There's Stephen King, high off his ass on whatever it was he did when he wrote Cujo. There's Robert Louis Stephenson currently partaking in his other favorite profession, skiing, and I don't mean snow. Edgar Allen Poe, slumped over a table, with many glasses of drink scattered about his floor. Amontillado! I sarcastically think to myself.

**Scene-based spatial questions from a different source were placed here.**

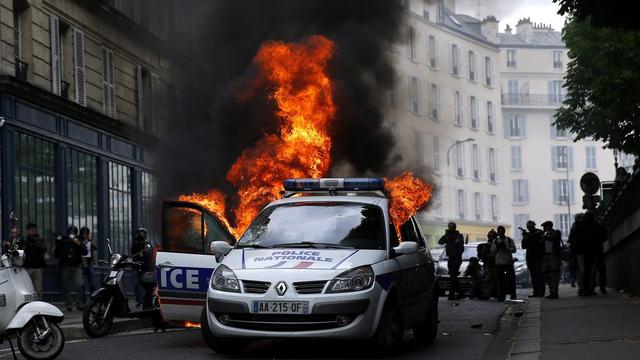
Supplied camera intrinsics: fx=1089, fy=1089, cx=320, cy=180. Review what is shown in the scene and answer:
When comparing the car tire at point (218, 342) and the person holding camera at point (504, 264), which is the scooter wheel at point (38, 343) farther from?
the person holding camera at point (504, 264)

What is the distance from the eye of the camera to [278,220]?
1130 centimetres

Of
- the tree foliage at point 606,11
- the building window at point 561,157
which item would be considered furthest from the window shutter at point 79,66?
the building window at point 561,157

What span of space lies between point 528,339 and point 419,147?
Result: 1172 cm

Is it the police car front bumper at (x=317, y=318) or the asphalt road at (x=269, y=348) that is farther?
the asphalt road at (x=269, y=348)

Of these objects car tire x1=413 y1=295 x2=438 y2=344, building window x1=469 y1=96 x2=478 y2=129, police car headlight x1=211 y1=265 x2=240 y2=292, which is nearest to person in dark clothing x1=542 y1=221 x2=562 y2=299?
car tire x1=413 y1=295 x2=438 y2=344

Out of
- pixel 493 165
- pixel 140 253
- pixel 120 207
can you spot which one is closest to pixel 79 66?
pixel 120 207

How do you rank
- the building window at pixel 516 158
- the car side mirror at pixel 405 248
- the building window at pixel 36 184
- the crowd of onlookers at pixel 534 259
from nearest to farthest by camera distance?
the car side mirror at pixel 405 248
the crowd of onlookers at pixel 534 259
the building window at pixel 36 184
the building window at pixel 516 158

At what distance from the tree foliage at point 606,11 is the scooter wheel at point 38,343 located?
831 cm

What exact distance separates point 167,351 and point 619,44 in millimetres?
15453

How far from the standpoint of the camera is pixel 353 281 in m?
9.99

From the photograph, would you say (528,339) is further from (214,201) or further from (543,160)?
(543,160)

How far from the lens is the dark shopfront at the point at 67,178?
2181cm

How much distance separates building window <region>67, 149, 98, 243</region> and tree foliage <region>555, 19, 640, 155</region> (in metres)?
12.0

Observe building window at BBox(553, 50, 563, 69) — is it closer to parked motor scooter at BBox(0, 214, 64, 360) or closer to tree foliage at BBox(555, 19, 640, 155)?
tree foliage at BBox(555, 19, 640, 155)
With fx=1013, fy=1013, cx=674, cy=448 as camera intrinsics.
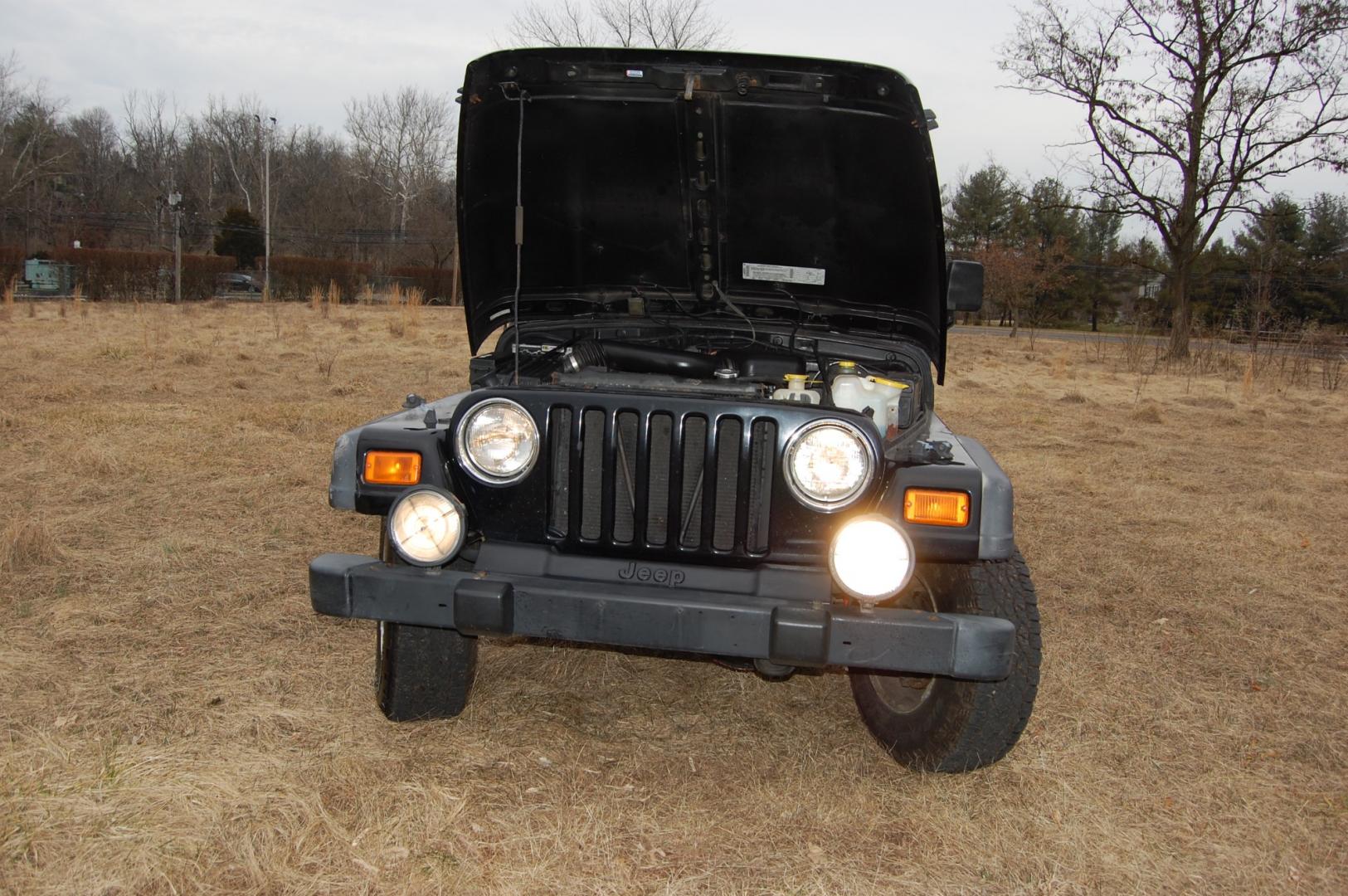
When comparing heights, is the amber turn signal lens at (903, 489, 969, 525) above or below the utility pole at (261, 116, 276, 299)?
below

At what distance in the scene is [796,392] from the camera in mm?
3197

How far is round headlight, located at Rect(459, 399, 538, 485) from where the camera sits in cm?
267

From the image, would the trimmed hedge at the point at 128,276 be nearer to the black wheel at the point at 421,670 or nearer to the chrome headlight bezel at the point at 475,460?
the black wheel at the point at 421,670

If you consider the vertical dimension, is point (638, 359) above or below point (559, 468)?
above

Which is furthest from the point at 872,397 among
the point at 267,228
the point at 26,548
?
the point at 267,228

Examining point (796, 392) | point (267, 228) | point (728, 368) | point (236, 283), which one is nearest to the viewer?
point (796, 392)

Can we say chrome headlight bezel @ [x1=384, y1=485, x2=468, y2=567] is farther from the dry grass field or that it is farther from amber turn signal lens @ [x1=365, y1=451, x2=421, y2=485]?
the dry grass field

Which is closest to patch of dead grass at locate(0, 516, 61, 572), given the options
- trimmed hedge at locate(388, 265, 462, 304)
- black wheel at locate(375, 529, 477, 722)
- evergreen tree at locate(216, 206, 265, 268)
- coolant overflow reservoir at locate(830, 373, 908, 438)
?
black wheel at locate(375, 529, 477, 722)

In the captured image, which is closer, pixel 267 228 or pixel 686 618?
pixel 686 618

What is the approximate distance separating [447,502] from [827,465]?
983 millimetres

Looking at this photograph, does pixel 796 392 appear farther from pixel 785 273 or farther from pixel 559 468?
pixel 559 468

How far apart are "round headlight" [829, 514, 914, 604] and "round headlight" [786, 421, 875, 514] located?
127mm

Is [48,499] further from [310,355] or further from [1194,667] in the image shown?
[310,355]

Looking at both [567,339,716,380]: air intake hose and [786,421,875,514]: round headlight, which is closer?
[786,421,875,514]: round headlight
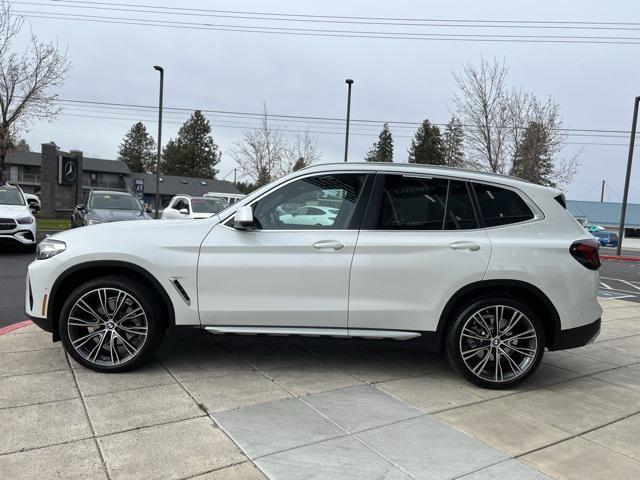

And there, in the distance, I see an outline of…myself. Slumped over my table with a blank white text document. The features aren't solid, rather, they're just lines. I freeze when I realize what the fruit means, but would I really be willing…?

"Eat."

Crunch.

It tastes awful; it's paper and ink, after all. But the words, the words and the way they pour down my throat, clawing at my throat, gathering, coalescing, swirling, whirling, toiling, gestating in their new womb, the womb that shall be my mind, endlessly kicking and desperate for release, one day to be delivered to the screen by my fingers, but first, nursed and milked by the process known as ideation, a process once misery incarnate, but soon to be as carnal as the evil fire that burns in ones loins, and I—

I can see myself now, no longer an outline, no longer, no longer featureless, colors pouring into my outline, like water filling a bottle, filled, full, plump, and that document, that beautiful document is now swimming with the stories of heroes whose tales will now be told and I—


Home. Car beep. Front door. Shower. My room. My laptop. Harsh white glare. 40k words and counting.